SJSU’s Reed Magazine Wins Pushcart Award
BELT HOLDER: The poem “The Father’s Belt” by 2021 Pushcart Prize winner Kurt Luchs appeared in issue 153 of Reed magazine.
The key to long term survival is constant renewal. At Reed Magazine, California’s oldest literary journal, mutability has maintained publication for 150 years, with a rotating editorial team of diverse backgrounds, educational backgrounds, literary tastes, and even feelings for the magazine.
“I don’t spend time thinking about Reed’s legacy,” admits Anne Cheilek, the magazine’s poetry editor, seconds before editor Ryan H. Smith said: inside.
Having both perspectives keeps the journal content up to date while staying true to its roots. It also propelled the journal to new levels of recognition.
Last June, Reed won his first Pushcart Prize, a national award for small presses considered “America’s most honored literary project.” The poem selected was “Father’s Belt,” an intense and emotionally complex work by ancient Onion and McSweeny writer Kurt Luchs.
“The Father’s Belt” appeared in issue 153 of Reed. Released near the start of the COVID-19 lockdown, with all of the content chosen in 2019, the number serves as a sort of “time capsule,” Smith explains. Throughout 2019, Reed had renewed his literary pursuits throughout the Bay Area, hosting events with San Francisco’s Litquake and SJSU’s own Legacy of Poetry festival.
“This Pushcart makes it look like all the hard work is finally paying off,” says Smith.
Celebrating the artists of South Bay also received special attention for the magazine. While the city’s reputation as a cultural little sister can be frustrating, Reed chooses to see it as liberating. The magazine team doesn’t feel tied to any defined aesthetic, like the clean narrative style favored in East Coast publications, or the commitment to the avant-garde like in San Francisco and Oakland.
“People think of San Francisco and they know what San Francisco has,” Smith says. “San Jose, you have to dig a little deeper. We have taken the necessary steps to leave this breadcrumb trail with people that San José truly has this rich and flourishing cultural scene and history.
Made up of a mix of undergraduate and graduate students, Reed encourages an “eclectic, big tent approach,” says Cheilek.

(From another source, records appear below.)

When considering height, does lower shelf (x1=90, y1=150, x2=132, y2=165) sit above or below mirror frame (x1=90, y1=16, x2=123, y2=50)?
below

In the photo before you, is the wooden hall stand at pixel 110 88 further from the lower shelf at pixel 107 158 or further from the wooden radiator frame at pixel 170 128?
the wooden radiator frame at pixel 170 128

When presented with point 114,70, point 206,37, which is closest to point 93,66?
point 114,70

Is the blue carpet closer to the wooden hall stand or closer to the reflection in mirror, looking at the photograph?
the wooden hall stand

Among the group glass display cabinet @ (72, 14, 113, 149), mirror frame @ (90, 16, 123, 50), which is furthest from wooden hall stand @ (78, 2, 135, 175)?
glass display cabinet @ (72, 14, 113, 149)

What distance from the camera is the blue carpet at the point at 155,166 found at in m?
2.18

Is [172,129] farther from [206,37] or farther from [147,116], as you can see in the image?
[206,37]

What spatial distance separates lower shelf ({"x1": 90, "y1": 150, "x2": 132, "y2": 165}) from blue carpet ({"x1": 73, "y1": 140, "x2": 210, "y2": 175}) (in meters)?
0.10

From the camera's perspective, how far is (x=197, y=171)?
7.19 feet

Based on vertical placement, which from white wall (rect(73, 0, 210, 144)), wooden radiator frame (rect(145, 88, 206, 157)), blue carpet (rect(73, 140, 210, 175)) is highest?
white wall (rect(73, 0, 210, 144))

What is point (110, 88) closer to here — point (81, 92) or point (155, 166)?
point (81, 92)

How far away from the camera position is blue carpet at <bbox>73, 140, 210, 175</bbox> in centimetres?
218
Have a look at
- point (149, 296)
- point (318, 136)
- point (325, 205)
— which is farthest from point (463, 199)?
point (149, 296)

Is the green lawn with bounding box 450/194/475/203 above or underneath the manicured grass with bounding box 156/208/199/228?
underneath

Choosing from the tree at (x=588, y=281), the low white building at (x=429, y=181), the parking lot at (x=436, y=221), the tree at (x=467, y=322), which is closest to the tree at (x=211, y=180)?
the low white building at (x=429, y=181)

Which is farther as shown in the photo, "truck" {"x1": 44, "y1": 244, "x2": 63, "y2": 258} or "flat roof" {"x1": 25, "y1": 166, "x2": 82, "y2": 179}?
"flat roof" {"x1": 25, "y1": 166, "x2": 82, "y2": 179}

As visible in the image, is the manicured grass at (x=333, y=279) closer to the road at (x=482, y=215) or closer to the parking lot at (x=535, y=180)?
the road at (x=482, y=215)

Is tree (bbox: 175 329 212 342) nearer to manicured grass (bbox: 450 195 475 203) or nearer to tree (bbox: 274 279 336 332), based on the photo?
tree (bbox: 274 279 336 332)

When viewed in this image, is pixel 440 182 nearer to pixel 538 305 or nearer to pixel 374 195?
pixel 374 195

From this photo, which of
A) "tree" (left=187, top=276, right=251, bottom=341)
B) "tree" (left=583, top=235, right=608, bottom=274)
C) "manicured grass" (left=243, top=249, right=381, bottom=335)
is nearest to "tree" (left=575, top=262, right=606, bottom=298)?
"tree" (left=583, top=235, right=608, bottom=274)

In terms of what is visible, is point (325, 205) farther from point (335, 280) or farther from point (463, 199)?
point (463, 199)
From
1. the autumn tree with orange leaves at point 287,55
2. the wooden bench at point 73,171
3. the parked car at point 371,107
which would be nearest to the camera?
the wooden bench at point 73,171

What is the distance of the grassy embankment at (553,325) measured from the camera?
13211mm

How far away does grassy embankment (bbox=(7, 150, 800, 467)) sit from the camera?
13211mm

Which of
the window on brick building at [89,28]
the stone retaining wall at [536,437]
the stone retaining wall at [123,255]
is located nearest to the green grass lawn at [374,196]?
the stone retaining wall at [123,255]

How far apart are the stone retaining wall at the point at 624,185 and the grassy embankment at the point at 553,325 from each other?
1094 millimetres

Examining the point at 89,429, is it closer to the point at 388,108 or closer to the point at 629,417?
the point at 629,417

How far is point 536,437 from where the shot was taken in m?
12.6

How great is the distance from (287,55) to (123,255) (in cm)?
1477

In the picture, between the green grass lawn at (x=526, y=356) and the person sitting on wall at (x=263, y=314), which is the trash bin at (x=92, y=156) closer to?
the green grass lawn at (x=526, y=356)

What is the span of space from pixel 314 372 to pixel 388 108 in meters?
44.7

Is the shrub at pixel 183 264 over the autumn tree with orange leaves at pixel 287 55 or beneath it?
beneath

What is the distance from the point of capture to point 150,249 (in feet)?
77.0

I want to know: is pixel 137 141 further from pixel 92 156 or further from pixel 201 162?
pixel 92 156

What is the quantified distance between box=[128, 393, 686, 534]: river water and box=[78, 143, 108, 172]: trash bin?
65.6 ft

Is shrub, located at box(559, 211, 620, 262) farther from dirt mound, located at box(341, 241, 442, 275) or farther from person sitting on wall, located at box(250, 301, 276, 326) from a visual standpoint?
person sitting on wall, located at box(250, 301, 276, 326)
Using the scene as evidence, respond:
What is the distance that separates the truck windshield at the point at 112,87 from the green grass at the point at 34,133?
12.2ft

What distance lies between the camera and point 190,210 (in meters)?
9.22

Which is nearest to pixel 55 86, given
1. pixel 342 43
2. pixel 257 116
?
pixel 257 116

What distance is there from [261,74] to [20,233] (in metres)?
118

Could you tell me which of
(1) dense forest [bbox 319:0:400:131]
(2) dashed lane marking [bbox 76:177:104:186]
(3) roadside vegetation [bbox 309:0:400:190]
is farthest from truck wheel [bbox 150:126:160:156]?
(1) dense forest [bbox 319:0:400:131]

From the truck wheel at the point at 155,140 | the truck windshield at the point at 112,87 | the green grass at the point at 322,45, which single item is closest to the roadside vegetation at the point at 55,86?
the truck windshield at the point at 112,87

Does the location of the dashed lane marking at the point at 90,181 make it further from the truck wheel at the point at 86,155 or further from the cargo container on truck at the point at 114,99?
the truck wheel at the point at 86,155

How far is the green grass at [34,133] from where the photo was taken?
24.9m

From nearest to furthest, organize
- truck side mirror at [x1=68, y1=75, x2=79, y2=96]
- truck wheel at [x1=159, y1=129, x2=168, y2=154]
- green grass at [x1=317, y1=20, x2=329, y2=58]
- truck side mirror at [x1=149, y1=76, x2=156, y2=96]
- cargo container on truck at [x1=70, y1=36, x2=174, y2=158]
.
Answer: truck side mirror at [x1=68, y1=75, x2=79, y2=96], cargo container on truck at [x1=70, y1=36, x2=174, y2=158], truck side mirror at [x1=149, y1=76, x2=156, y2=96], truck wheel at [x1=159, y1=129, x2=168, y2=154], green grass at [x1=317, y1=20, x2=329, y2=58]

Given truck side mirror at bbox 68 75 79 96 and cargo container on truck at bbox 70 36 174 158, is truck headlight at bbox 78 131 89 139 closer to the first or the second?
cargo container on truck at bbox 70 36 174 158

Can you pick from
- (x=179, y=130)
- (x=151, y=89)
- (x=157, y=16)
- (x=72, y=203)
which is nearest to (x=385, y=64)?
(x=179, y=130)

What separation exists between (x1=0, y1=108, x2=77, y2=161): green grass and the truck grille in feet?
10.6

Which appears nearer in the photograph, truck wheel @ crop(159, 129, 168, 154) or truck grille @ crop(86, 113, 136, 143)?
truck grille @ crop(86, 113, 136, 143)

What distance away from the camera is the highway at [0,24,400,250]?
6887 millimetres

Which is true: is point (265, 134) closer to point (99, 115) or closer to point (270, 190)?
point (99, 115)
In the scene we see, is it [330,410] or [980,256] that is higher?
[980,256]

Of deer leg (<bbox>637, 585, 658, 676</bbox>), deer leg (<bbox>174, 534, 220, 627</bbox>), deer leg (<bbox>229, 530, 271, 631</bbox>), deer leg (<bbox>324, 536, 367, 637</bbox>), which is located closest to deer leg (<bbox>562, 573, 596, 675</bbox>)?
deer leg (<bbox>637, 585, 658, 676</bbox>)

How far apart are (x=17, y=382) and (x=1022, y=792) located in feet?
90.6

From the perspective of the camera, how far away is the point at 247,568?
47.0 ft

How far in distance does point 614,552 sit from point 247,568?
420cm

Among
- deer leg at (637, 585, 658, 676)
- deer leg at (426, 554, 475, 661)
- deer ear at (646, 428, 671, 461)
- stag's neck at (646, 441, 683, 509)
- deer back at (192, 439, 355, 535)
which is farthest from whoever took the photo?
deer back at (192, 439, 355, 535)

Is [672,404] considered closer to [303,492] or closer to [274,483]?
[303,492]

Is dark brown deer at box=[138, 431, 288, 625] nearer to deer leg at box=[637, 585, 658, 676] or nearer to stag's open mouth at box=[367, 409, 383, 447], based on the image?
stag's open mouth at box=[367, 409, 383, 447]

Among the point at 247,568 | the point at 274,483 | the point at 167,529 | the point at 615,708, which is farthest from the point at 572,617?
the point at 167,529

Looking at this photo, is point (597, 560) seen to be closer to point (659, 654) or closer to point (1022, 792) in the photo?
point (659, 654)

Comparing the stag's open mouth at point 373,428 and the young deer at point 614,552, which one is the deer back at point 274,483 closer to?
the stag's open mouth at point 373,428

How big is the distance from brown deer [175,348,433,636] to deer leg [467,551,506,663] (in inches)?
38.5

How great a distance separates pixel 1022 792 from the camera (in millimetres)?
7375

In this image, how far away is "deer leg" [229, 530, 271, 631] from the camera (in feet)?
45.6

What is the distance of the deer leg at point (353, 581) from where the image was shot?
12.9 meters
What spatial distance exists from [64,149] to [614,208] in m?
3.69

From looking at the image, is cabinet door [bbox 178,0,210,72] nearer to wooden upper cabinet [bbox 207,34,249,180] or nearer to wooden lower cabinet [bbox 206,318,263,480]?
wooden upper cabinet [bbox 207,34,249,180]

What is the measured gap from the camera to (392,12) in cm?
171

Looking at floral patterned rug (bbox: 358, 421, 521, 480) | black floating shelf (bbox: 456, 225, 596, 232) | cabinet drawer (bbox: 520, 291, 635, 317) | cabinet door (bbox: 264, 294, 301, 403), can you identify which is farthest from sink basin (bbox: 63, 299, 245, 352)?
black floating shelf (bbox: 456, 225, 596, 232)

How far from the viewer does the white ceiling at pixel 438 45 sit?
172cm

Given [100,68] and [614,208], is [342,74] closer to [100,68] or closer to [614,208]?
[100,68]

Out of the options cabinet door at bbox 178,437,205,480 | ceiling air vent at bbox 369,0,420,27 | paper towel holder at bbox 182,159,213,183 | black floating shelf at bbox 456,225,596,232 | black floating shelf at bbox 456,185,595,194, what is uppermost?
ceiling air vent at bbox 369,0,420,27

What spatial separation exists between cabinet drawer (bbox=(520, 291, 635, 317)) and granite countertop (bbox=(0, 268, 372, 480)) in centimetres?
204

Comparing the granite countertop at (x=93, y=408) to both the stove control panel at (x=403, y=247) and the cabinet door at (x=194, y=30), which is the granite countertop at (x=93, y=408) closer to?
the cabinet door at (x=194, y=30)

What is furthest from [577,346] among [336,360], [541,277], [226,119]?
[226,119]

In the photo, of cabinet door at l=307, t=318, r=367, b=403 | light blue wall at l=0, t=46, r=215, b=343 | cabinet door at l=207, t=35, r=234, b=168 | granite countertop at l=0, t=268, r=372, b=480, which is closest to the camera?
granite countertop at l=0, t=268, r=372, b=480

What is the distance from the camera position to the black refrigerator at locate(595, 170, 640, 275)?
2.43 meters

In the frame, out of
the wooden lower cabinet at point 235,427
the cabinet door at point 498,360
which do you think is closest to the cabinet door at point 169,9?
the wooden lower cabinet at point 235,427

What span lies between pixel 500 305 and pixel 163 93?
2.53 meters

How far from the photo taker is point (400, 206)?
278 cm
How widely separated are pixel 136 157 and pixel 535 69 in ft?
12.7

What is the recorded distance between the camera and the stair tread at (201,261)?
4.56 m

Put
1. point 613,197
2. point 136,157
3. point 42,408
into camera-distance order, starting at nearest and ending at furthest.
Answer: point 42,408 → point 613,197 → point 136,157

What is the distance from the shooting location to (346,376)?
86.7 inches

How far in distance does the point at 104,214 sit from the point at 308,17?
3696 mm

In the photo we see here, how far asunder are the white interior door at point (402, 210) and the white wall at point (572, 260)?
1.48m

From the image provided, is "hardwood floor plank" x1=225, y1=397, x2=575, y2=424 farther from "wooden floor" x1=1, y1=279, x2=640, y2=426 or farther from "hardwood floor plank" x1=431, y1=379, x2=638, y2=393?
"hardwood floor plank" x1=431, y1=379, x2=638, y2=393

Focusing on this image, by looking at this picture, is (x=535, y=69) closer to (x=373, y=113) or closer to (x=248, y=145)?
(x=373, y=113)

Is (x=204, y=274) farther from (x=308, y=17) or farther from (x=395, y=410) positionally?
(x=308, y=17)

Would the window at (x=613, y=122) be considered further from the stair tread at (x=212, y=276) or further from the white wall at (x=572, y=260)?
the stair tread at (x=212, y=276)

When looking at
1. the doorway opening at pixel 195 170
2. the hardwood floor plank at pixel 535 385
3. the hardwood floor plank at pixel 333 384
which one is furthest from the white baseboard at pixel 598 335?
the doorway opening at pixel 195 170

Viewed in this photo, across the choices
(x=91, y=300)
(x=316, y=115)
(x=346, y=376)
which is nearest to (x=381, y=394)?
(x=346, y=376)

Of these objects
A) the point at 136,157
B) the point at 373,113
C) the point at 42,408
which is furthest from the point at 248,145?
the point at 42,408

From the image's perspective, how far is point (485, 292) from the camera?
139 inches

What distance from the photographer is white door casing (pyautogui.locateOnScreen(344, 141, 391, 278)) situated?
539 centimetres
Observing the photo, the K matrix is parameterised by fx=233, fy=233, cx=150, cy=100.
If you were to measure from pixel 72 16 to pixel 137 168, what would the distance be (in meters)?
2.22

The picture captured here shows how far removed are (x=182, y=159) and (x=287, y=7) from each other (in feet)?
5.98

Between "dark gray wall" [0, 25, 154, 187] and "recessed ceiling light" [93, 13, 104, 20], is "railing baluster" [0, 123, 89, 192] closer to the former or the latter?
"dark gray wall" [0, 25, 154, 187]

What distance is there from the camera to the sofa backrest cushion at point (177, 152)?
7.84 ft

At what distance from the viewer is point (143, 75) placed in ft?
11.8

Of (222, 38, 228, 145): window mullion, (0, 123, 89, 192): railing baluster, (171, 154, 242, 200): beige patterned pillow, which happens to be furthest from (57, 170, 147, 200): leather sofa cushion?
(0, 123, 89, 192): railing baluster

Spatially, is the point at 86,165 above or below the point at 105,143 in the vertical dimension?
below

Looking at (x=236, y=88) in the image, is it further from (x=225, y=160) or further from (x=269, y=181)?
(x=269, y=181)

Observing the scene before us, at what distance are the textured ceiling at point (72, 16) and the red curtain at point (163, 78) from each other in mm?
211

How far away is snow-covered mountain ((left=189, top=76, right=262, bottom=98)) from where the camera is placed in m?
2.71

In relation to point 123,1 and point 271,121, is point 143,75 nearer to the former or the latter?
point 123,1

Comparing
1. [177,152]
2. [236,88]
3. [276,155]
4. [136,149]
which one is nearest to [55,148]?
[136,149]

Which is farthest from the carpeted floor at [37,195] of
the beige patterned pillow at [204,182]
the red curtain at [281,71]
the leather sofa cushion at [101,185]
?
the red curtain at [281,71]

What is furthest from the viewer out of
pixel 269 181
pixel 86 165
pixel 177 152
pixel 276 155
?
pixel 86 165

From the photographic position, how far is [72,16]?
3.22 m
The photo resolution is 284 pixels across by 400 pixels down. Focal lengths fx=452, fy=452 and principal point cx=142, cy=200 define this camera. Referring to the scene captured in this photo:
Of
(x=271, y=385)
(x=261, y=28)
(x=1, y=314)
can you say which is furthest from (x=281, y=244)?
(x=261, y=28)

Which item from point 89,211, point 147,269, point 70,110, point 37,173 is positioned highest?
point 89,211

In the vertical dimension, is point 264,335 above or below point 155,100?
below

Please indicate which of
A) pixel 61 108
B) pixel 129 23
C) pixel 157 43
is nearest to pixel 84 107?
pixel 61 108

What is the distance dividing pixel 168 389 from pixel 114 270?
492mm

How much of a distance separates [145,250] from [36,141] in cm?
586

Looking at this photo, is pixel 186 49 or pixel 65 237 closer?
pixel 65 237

She describes issue 153’s poetry editors as a team “with extremely disparate tastes.”
“I had two members who agreed on next to nothing and I paired them up a lot,” she says.
The award-winning poem itself was unusual “in that everyone agreed that it was really exciting, but expressed reluctance to publish it because it seemed like it was pushing too many limits – that it could trigger people and maybe be overwhelming ”.
“The Father’s Belt” carries some risk, playing the role of a monologue from the point of view of the titular belt, spoken to children whom the reader may assume to be the author and his siblings, detailing his personal relationship with their father as a tool of punishment.
Abuse is far from a rare theme in poetry, but the play treats the subject in a complicated way. Luchs avoids tragic or heartbreaking language – this is not a tale of “correct” abuse of the way the culture expects a survivor to tell their own stories. Instead, the poem apprehensively invokes humor, love, even sensuality.
“Then suddenly I hiss / in the air, my flesh meets yours / in a mad rush, and there is joy in the sky, my ecstasy cannot be contained.”
The pandemic took with it secondary, more insidious scourges: a wave of relapses and overdoses, partners and family members trapped in damaging situations by security and resource mechanisms. Although “Father’s Belt” is personal, it alludes to the isolation that drives human beings towards darker loves, ending with: “Do you realize, other than him / you are the only ones could I ever touch?
Our culture is undergoing a major shift in the way we deal with and discuss pain, and with that comes changes in art and language. In the work they choose to highlight and associate, reviews and awards have the power to provide insight into our place and time, even its uncomfortable parts. In their upcoming issues, Reed says they aim to capture this era with honesty, wit, and tenderness.
“Reed is not afraid to publish strong, powerful and controversial work,” Cheilek says. “I think 154 will draw several underlines under this point.”